PUBMED FOR HANDHELDS

Search MEDLINE/PubMed


  • Title: Risk factors for and clinical findings of liver abscess after biliary-intestinal anastomosis.
    Author: Kubo S, Kinoshita H, Hirohashi K, Tanaka H, Tsukamoto T, Kanazawa A.
    Journal: Hepatogastroenterology; 1999; 46(25):116-20. PubMed ID: 10228774.
    Abstract:
    BACKGROUND/AIMS: Aggressive treatment for malignancy of the biliary tract has resulted in an increased incidence of pyogenic liver abscess. We retrospectively studied risk factors for and clinical findings of the liver abscess. METHODOLOGY: The subjects were 45 patients who underwent pancreatoduodenectomy (group A), 38 patients who underwent liver resection with biliary-intestinal anastomosis (group B), and 55 patients who underwent biliary-intestinal anastomosis alone (group C) during the past 13 years. We retrospectively studied risk factors by univariate and multivariate analyses. RESULTS: Liver abscess occurred in 6 patients in group A and 4 in group B. No patient developed liver abscess in group C. The incidence of liver abscess was significantly higher in groups A and B than in group C (p = 0.0068 and p = 0.0253, respectively).

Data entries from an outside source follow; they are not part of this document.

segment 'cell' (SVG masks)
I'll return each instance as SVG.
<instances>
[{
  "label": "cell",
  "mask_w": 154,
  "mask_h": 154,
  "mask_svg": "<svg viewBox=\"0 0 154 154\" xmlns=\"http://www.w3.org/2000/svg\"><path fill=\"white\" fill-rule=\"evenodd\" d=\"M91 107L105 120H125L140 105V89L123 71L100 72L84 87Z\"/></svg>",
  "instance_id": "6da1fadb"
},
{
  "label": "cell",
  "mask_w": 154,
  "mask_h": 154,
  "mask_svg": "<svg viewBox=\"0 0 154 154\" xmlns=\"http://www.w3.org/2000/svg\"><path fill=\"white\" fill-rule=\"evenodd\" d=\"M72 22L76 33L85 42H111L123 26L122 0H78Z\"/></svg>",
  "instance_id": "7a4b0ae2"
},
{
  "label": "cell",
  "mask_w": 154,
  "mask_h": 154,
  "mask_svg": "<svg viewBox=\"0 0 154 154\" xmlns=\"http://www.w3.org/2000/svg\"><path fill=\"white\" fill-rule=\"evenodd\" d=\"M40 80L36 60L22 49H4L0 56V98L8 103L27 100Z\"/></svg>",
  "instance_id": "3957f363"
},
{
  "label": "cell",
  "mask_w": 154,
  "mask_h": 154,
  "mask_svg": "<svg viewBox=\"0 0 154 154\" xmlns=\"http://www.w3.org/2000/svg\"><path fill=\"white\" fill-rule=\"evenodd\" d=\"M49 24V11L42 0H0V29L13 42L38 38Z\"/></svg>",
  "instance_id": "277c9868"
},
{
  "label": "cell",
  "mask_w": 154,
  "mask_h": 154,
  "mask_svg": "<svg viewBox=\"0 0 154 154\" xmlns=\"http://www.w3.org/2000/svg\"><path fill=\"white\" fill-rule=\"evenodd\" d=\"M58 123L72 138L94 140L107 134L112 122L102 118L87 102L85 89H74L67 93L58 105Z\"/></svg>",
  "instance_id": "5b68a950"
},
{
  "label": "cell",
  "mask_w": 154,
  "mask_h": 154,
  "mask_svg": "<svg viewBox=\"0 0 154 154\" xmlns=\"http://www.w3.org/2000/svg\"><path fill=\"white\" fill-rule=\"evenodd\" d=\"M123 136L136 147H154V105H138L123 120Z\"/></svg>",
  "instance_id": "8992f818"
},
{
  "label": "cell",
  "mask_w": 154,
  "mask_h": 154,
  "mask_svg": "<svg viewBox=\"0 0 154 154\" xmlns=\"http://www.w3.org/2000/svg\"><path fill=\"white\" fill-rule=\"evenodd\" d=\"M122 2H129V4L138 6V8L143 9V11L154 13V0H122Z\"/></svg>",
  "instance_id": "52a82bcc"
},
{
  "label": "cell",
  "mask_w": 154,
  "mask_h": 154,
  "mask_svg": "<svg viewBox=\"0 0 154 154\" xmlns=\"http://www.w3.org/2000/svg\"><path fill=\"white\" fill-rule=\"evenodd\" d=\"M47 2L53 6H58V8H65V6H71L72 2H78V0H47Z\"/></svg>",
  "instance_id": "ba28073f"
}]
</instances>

The incidence was significantly higher in patients who underwent anastomosis with subsegmental bile ducts (p = 0.0264). The incidence was significantly higher in patients with vascular reconstruction (p = 0.0254). Abscess or biliary drainage and administration of antibiotics were performed. Five patients died secondary to multiple organ failure. CONCLUSIONS: Pancreatoduodenectomy or liver resection with biliary-intestinal anastomosis, anastomosis with subsegmental bile ducts, and vascular reconstruction are risk factors for refractory liver abscesses after biliary-intestinal anastomosis.